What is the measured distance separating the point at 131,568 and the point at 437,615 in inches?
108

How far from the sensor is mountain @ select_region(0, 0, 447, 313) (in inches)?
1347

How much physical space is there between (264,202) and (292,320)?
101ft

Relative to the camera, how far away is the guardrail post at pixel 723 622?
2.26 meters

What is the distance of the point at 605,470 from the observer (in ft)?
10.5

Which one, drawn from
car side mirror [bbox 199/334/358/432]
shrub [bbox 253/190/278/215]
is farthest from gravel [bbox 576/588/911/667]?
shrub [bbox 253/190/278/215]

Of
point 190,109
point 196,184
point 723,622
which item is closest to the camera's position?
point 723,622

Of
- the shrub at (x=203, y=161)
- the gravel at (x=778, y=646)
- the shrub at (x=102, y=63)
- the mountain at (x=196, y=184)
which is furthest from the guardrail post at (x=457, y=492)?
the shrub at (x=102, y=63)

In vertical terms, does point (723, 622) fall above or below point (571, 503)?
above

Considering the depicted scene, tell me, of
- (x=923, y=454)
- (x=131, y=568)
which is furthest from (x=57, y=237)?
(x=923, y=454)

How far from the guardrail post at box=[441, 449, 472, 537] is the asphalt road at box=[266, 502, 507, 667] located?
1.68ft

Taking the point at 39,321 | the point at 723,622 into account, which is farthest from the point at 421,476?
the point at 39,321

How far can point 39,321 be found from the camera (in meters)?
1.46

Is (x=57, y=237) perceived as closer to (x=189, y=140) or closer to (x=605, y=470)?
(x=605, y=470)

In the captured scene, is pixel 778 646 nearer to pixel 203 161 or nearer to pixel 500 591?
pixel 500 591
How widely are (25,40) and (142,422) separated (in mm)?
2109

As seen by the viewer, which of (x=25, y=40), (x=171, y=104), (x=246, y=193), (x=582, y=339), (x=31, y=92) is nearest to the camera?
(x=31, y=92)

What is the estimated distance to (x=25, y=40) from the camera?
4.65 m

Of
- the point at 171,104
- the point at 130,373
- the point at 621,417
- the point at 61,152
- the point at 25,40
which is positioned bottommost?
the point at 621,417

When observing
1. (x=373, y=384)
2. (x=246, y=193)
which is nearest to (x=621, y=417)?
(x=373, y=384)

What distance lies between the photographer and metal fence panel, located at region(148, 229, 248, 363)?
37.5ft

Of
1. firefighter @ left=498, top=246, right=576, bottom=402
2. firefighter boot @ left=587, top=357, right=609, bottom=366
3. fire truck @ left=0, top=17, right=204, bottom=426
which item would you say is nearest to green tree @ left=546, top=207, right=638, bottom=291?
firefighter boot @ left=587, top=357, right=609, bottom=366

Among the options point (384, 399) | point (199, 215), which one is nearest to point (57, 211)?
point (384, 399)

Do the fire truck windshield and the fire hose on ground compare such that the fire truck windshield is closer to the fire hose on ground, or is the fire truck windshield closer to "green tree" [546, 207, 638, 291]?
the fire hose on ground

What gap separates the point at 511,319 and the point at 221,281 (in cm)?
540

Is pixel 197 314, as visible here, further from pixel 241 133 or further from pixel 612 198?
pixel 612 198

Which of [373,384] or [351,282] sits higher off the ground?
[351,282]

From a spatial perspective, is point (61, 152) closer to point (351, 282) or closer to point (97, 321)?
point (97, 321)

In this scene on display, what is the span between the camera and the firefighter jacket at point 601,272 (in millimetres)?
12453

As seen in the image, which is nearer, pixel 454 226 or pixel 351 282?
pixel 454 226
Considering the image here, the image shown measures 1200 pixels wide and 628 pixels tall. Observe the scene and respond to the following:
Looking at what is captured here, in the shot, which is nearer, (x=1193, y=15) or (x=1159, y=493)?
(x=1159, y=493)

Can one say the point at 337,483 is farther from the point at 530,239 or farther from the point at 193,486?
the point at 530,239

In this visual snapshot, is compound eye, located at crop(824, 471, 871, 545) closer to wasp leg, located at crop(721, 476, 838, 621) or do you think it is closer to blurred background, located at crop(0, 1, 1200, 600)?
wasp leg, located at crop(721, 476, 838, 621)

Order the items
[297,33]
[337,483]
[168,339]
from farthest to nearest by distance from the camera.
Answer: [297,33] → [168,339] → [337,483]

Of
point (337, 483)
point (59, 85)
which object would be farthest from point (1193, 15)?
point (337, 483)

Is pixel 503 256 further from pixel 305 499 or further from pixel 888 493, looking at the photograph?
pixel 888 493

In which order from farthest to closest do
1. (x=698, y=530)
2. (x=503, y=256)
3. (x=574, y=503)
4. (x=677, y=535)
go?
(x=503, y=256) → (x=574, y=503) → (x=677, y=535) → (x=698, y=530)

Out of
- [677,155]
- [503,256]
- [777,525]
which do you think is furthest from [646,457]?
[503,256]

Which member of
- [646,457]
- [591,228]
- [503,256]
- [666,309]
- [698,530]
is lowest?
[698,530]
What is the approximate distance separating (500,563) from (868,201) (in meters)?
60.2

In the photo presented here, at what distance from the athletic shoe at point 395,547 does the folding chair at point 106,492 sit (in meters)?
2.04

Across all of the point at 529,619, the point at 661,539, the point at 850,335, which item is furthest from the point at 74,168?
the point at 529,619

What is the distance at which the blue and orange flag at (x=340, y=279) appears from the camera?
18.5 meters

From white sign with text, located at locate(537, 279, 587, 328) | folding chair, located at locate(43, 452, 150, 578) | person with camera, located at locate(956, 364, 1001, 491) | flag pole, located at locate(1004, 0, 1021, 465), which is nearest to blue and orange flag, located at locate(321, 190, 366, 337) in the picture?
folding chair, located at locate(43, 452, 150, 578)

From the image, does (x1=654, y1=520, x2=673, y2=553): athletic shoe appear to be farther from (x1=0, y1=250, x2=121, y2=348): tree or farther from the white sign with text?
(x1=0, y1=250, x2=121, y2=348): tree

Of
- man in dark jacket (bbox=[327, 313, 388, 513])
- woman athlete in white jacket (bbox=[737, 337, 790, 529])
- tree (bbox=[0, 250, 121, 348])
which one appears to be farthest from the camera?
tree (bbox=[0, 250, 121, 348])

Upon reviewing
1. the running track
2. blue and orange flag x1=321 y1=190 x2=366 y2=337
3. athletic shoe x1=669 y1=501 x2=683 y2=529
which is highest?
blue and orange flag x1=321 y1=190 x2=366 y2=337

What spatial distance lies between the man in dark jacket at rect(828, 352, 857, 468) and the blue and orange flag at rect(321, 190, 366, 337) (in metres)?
——————————
§ TASK BRIEF:
Take the entries and copy them out exactly.

§ ANSWER TO THIS PROBLEM:
What is the measured distance separating the point at 131,568 and the point at 437,615 in inches?
108

How far from the sensor is mountain @ select_region(0, 0, 447, 313) (in inches)?
1347

How much physical space is there between (264,202) and (292,320)?
101ft

Relative to the camera, how far away is the guardrail post at pixel 723 622?
2.26 meters

What is the distance of the point at 605,470 from the observer (in ft)?
10.5

Which one, drawn from
car side mirror [bbox 199/334/358/432]
shrub [bbox 253/190/278/215]
is farthest from gravel [bbox 576/588/911/667]?
shrub [bbox 253/190/278/215]

Of
point 190,109
point 196,184
point 723,622
which item is closest to the camera's position?
point 723,622

Of
- the shrub at (x=203, y=161)
- the gravel at (x=778, y=646)
- the shrub at (x=102, y=63)
- the mountain at (x=196, y=184)
which is furthest from the guardrail post at (x=457, y=492)?
the shrub at (x=102, y=63)

In vertical terms, does point (723, 622) fall above or below point (571, 503)?
above

Considering the depicted scene, tell me, of
- (x=923, y=454)
- (x=131, y=568)
which is furthest from (x=57, y=237)?
(x=923, y=454)

How far from the guardrail post at box=[441, 449, 472, 537] is the asphalt road at box=[266, 502, 507, 667] located?
1.68ft

Taking the point at 39,321 | the point at 723,622 into account, which is farthest from the point at 421,476?
the point at 39,321

How far can point 39,321 be found from the camera (in meters)?
1.46

Is (x=57, y=237) perceived as closer to (x=189, y=140) or closer to (x=605, y=470)?
(x=605, y=470)

In the captured scene, is pixel 778 646 nearer to pixel 203 161 or nearer to pixel 500 591?
pixel 500 591
How widely are (25,40) and (142,422) separated (in mm)?
2109

As seen by the viewer, which of (x=25, y=40), (x=171, y=104), (x=246, y=193), (x=582, y=339), (x=31, y=92) is nearest to the camera?
(x=31, y=92)

What is the estimated distance to (x=25, y=40) from the camera?
4.65 m

Of
- the point at 171,104
- the point at 130,373
- the point at 621,417
- the point at 61,152
- the point at 25,40
which is positioned bottommost?
the point at 621,417

When observing
1. (x=373, y=384)
2. (x=246, y=193)
which is nearest to (x=621, y=417)?
(x=373, y=384)

What distance lies between the photographer and metal fence panel, located at region(148, 229, 248, 363)?
37.5ft

Of
1. firefighter @ left=498, top=246, right=576, bottom=402
2. firefighter boot @ left=587, top=357, right=609, bottom=366
3. fire truck @ left=0, top=17, right=204, bottom=426
which item would you say is nearest to green tree @ left=546, top=207, right=638, bottom=291?
firefighter boot @ left=587, top=357, right=609, bottom=366

Among the options point (384, 399) | point (199, 215), which one is nearest to point (57, 211)?
point (384, 399)

Do the fire truck windshield and the fire hose on ground compare such that the fire truck windshield is closer to the fire hose on ground, or is the fire truck windshield closer to "green tree" [546, 207, 638, 291]?
the fire hose on ground

What gap separates the point at 511,319 and the point at 221,281 (in cm)?
540

Is pixel 197 314, as visible here, further from pixel 241 133 or further from pixel 612 198?
pixel 612 198

Which of [373,384] or [351,282] sits higher off the ground?
[351,282]

From a spatial perspective, is point (61, 152) closer to point (351, 282) or closer to point (97, 321)?
point (97, 321)

In this scene on display, what is the span between the camera and the firefighter jacket at point 601,272 (in millimetres)?
12453

As seen in the image, which is nearer, pixel 454 226 or pixel 351 282?
pixel 454 226
Considering the image here, the image shown measures 1200 pixels wide and 628 pixels tall. Observe the scene and respond to the following:
Looking at what is captured here, in the shot, which is nearer, (x=1193, y=15) or (x=1159, y=493)?
(x=1159, y=493)

Can one say the point at 337,483 is farther from the point at 530,239 or farther from the point at 193,486?
the point at 530,239

In this visual snapshot, is compound eye, located at crop(824, 471, 871, 545) closer to wasp leg, located at crop(721, 476, 838, 621) or do you think it is closer to blurred background, located at crop(0, 1, 1200, 600)?
wasp leg, located at crop(721, 476, 838, 621)

Order the items
[297,33]
[337,483]
[168,339]
from farthest to nearest by distance from the camera.
Answer: [297,33] → [168,339] → [337,483]

Of
point (337, 483)
point (59, 85)
which object would be farthest from point (1193, 15)?
point (337, 483)

Is pixel 503 256 further from pixel 305 499 or further from pixel 888 493, looking at the photograph?
pixel 888 493

In which order from farthest to closest do
1. (x=698, y=530)
2. (x=503, y=256)
3. (x=574, y=503)
4. (x=677, y=535)
go?
(x=503, y=256) → (x=574, y=503) → (x=677, y=535) → (x=698, y=530)

Out of
- [677,155]
- [503,256]
- [777,525]
which do you think is furthest from [646,457]?
[503,256]

Which member of
- [646,457]
- [591,228]
- [503,256]
- [666,309]
- [698,530]
is lowest?
[698,530]
What is the approximate distance separating (500,563) from (868,201) (in meters)?
60.2

In the photo presented here, at what distance from the athletic shoe at point 395,547 does the folding chair at point 106,492 sit (in meters)?
2.04

Across all of the point at 529,619, the point at 661,539, the point at 850,335, which item is furthest from the point at 74,168?
the point at 529,619

What is the distance at which the blue and orange flag at (x=340, y=279) appears from the camera?
18.5 meters

From white sign with text, located at locate(537, 279, 587, 328) | folding chair, located at locate(43, 452, 150, 578) | person with camera, located at locate(956, 364, 1001, 491) | flag pole, located at locate(1004, 0, 1021, 465), which is nearest to blue and orange flag, located at locate(321, 190, 366, 337) in the picture?
folding chair, located at locate(43, 452, 150, 578)

From the image, does (x1=654, y1=520, x2=673, y2=553): athletic shoe appear to be farther from (x1=0, y1=250, x2=121, y2=348): tree or farther from the white sign with text?
(x1=0, y1=250, x2=121, y2=348): tree

Of
- man in dark jacket (bbox=[327, 313, 388, 513])
- woman athlete in white jacket (bbox=[737, 337, 790, 529])
- tree (bbox=[0, 250, 121, 348])
which one appears to be farthest from the camera?
tree (bbox=[0, 250, 121, 348])

Upon reviewing
1. the running track
2. blue and orange flag x1=321 y1=190 x2=366 y2=337
3. athletic shoe x1=669 y1=501 x2=683 y2=529
which is highest?
blue and orange flag x1=321 y1=190 x2=366 y2=337

What spatial distance lies between the man in dark jacket at rect(828, 352, 857, 468) and the blue and orange flag at rect(321, 190, 366, 337) (in metres)?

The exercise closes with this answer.